┌──

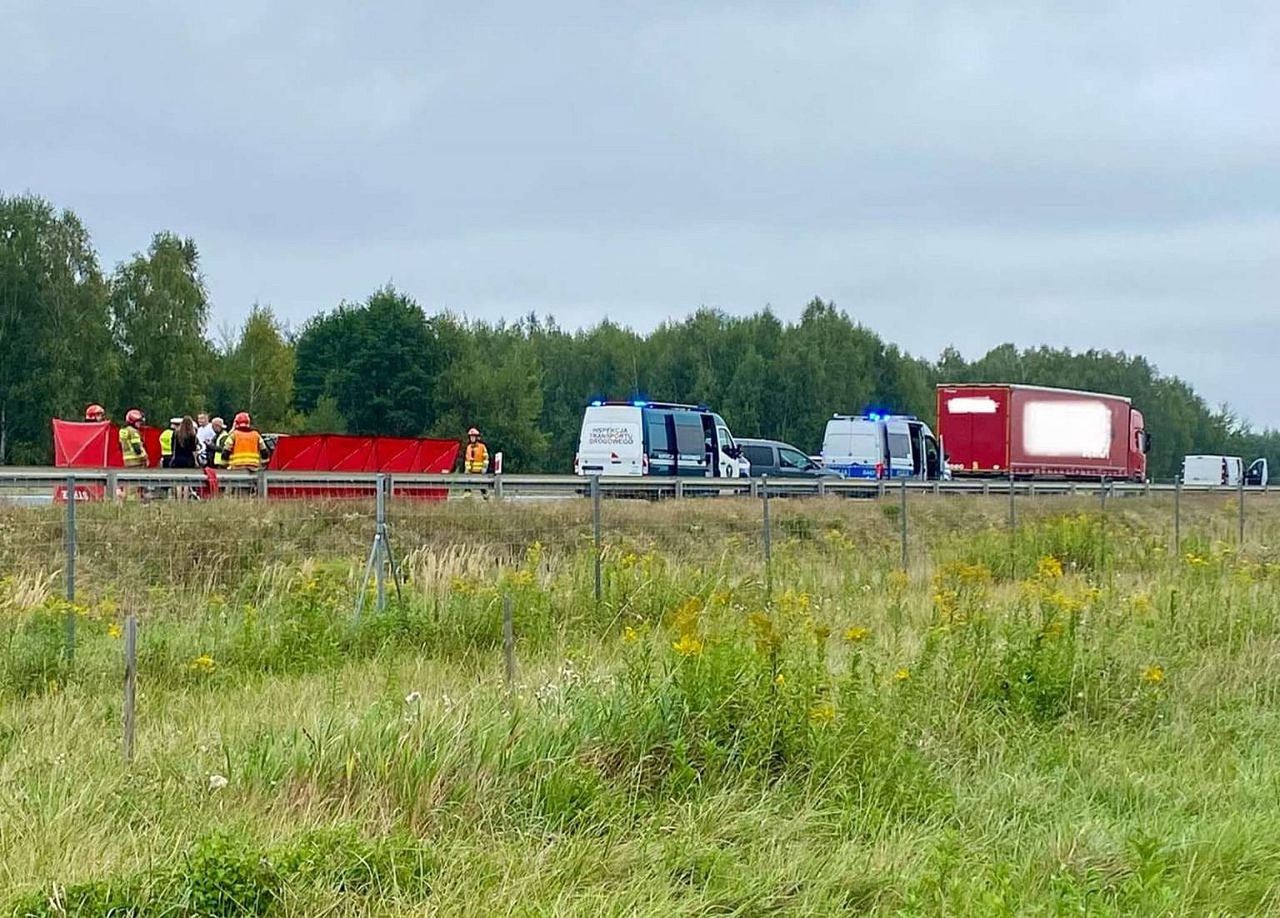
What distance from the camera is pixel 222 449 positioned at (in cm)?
2094

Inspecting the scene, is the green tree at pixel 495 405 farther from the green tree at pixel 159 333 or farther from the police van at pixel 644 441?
the police van at pixel 644 441

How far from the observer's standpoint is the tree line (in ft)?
181

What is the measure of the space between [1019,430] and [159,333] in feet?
123

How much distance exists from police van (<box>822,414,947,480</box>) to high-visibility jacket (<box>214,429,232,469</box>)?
769 inches

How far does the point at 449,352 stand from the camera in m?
70.5

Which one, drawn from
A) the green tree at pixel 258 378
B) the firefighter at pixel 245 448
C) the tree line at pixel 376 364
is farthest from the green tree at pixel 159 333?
the firefighter at pixel 245 448

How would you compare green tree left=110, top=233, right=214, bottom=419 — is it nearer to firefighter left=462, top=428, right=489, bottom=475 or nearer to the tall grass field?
firefighter left=462, top=428, right=489, bottom=475

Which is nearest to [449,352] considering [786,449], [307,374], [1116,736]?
[307,374]

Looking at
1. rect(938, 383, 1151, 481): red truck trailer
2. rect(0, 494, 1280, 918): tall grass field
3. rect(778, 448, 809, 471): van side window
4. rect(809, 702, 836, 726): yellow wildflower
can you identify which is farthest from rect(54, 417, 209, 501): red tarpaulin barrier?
rect(938, 383, 1151, 481): red truck trailer

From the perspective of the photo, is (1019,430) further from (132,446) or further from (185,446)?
(132,446)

└──

__DO THIS__.
Reproduce all of the material above word for word, leaving out the pictures.

__SOLUTION FOR THIS PROBLEM__.
What distance from the camera is pixel 222 449 positioned at (in cm)?
2094

Inspecting the scene, is the green tree at pixel 495 405 farther from the green tree at pixel 159 333 or farther from the police van at pixel 644 441?
the police van at pixel 644 441

How far from the observer's standpoint is the tree line (in ft)?
181

What is the measure of the space between [1019,430] and [159,333] in feet?
123

How much distance exists from police van (<box>822,414,947,480</box>) to high-visibility jacket (<box>214,429,232,469</box>)?
769 inches

How far does the point at 449,352 stand from the camera in m?
70.5

Which one, drawn from
A) the green tree at pixel 258 378
B) the firefighter at pixel 245 448
C) the tree line at pixel 376 364
is farthest from the green tree at pixel 159 333?
the firefighter at pixel 245 448

How would you compare green tree left=110, top=233, right=214, bottom=419 — is it nearer to firefighter left=462, top=428, right=489, bottom=475 or nearer to the tall grass field?
firefighter left=462, top=428, right=489, bottom=475

Which is nearest to [449,352] considering [786,449], [307,374], [1116,736]?
[307,374]

Looking at
1. rect(938, 383, 1151, 481): red truck trailer
2. rect(0, 494, 1280, 918): tall grass field
3. rect(778, 448, 809, 471): van side window
4. rect(809, 702, 836, 726): yellow wildflower
can you identify which is farthest from rect(54, 417, 209, 501): red tarpaulin barrier?
rect(938, 383, 1151, 481): red truck trailer

From the perspective of the photo, is (1019,430) further from (132,446) or further from (185,446)?
(132,446)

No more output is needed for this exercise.